>>>>>

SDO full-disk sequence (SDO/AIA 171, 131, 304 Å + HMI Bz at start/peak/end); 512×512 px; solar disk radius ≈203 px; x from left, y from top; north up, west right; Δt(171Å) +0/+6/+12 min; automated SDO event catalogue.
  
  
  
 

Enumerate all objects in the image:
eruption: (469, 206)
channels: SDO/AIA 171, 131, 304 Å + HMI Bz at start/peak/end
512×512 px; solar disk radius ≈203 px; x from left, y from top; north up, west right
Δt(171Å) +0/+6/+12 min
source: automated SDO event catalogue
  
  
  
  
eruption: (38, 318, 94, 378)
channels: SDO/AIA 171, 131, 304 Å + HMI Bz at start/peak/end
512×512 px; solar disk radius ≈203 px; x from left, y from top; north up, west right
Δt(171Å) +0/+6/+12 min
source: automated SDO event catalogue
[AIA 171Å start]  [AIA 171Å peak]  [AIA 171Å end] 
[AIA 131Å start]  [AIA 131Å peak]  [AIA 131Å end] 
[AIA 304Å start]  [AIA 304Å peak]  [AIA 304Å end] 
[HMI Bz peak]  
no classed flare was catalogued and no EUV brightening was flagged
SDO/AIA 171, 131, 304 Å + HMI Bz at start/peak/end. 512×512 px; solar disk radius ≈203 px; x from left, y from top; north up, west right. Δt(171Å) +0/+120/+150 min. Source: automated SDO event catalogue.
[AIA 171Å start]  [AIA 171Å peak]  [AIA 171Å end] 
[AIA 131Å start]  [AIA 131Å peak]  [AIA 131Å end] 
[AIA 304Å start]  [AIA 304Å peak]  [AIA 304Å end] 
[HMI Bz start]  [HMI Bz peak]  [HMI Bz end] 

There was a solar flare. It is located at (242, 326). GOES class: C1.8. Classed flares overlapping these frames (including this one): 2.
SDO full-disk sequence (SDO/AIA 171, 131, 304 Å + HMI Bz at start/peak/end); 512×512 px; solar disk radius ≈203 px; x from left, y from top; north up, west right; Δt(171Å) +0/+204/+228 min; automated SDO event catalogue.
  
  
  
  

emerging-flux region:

<<<<<

▶ **Exercise brief**: Reproduce every item above word for word.

▶ **Task response**:
SDO full-disk sequence (SDO/AIA 171, 131, 304 Å + HMI Bz at start/peak/end); 512×512 px; solar disk radius ≈203 px; x from left, y from top; north up, west right; Δt(171Å) +0/+6/+12 min; automated SDO event catalogue.
  
  
  
 

Enumerate all objects in the image:
eruption: (469, 206)
channels: SDO/AIA 171, 131, 304 Å + HMI Bz at start/peak/end
512×512 px; solar disk radius ≈203 px; x from left, y from top; north up, west right
Δt(171Å) +0/+6/+12 min
source: automated SDO event catalogue
  
  
  
  
eruption: (38, 318, 94, 378)
channels: SDO/AIA 171, 131, 304 Å + HMI Bz at start/peak/end
512×512 px; solar disk radius ≈203 px; x from left, y from top; north up, west right
Δt(171Å) +0/+6/+12 min
source: automated SDO event catalogue
[AIA 171Å start]  [AIA 171Å peak]  [AIA 171Å end] 
[AIA 131Å start]  [AIA 131Å peak]  [AIA 131Å end] 
[AIA 304Å start]  [AIA 304Å peak]  [AIA 304Å end] 
[HMI Bz peak]  
no classed flare was catalogued and no EUV brightening was flagged
SDO/AIA 171, 131, 304 Å + HMI Bz at start/peak/end. 512×512 px; solar disk radius ≈203 px; x from left, y from top; north up, west right. Δt(171Å) +0/+120/+150 min. Source: automated SDO event catalogue.
[AIA 171Å start]  [AIA 171Å peak]  [AIA 171Å end] 
[AIA 131Å start]  [AIA 131Å peak]  [AIA 131Å end] 
[AIA 304Å start]  [AIA 304Å peak]  [AIA 304Å end] 
[HMI Bz start]  [HMI Bz peak]  [HMI Bz end] 

There was a solar flare. It is located at (242, 326). GOES class: C1.8. Classed flares overlapping these frames (including this one): 2.
SDO full-disk sequence (SDO/AIA 171, 131, 304 Å + HMI Bz at start/peak/end); 512×512 px; solar disk radius ≈203 px; x from left, y from top; north up, west right; Δt(171Å) +0/+204/+228 min; automated SDO event catalogue.
  
  
  
  

emerging-flux region:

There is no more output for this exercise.